Marks & Spencer has warned over a “gathering storm” ahead as it forecast a steep slump in customer demand next year and said more price hikes are on the way.

The retailer said while sales were so far proving resilient and customers are “determined” to spend over Christmas, trading will become much tougher in the new year as the cost-of-living crisis hits hard.

Shares in M&S fell 6% in morning trading on Wednesday as it forecast a “material contraction” in market demand over its next financial year. It predicted a raft of retailers will go bust as the pressures take their toll.

The chain said the M&S shopper is set to prove more resilient, while a recent overhaul at the group “may provide some insulation from the gathering storm”.

It has reined in price rises where it can, passing on price increases of around 8% across its food halls versus an 11% rise in its own costs.

But it lifted clothing and home prices by about 7% in the first half and is set to increase these further as the pound’s slump against the US dollar makes it more expensive for the group to buy in stock.

M&S said: “We expect market conditions to become more challenging in 2023-24. The combined impacts of the cost-of-living squeeze and the most marked rise in the cost of doing business for many years are creating pressure on margins industry-wide.

“All parts of the retail sector will be affected, and this will result in unviable capacity leaving the industry, creating opportunities for the leaner players who remain.”

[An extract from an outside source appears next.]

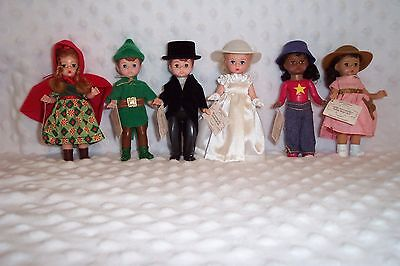 """Madame Alexander Dolls McDonalds 2002 Complete Set of 6  5"""" dolls with tags"""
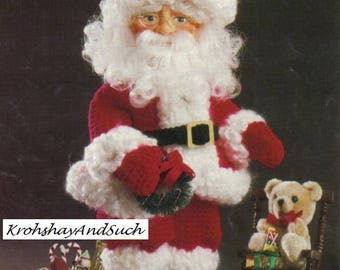 Santa Claus Suit, Crochet Pattern. PDF Instant Download.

The gloomy outlook came as it reported a 23.7% fall in underlying pre-tax profits to £205.5 million in the six months to 1 October as it saw double-digit inflation in food costs and suffered a £700,000 loss in its Ocado retail joint venture.

Profits were also knocked by the cost of higher property taxes after the end of business rates relief, as well as its exit from Russia.

M&S said like-for-like sales jumped 13.7% across its resurgent clothing and home division as its bounce-back gathers pace, while comparable sales lifted 3% across its food business.

But underlying earnings in the food division slumped to £71.8 million from £124 million a year earlier as costs weighed on the division.

M&S said it expects to post full-year pre-tax profits “similar” to the guidance it set out previously, with most analysts expecting a fall in underlying profits to £397 million against £523 million in 2021-22.

The company said trading in the first four weeks of its all-important second half was in line with its forecasts, with sales up 4.2% in clothing and home, 3% higher for food and 4.1% ahead in its international business.

CEO Stuart Machin said customers were prioritising Christmas spend, with a recent poll showing its shoppers have already bought around 30% of their festive gifts.

But he said “we are trying to brace ourselves” for a post-Christmas spending clampdown. “We’re very focused on the early part of next year, where some of these cost headwinds for households will hit,” he said.

It is looking to make savings of around £150 million in 2023-24 to offset soaring inflation and help it weather the tougher trading.

M&S recently said it is speeding up a major shake-up of its stores estate, which will result in the closure of 67 larger shops as part of long-term plans to axe 110 stores under a sweeping overhaul led by previous boss Steve Rowe.

Susannah Streeter at Hargreaves Lansdown said the restructuring was “showing great strides of progress”. “However, there are signs in the last four weeks that demand is weakening, as cost-of-living headwinds whip up and with costs set to stay elevated it’s clear the next year will be challenging,” she said.

Yesterday rival clothing retailer Primark promised it would not be increasing its prices before the AW23 season in order to help consumers through the cost of living crisis. George Weston, boss of its parent company AB Foods, said the move was the right thing to do for customers but would also put its rivals under pressure.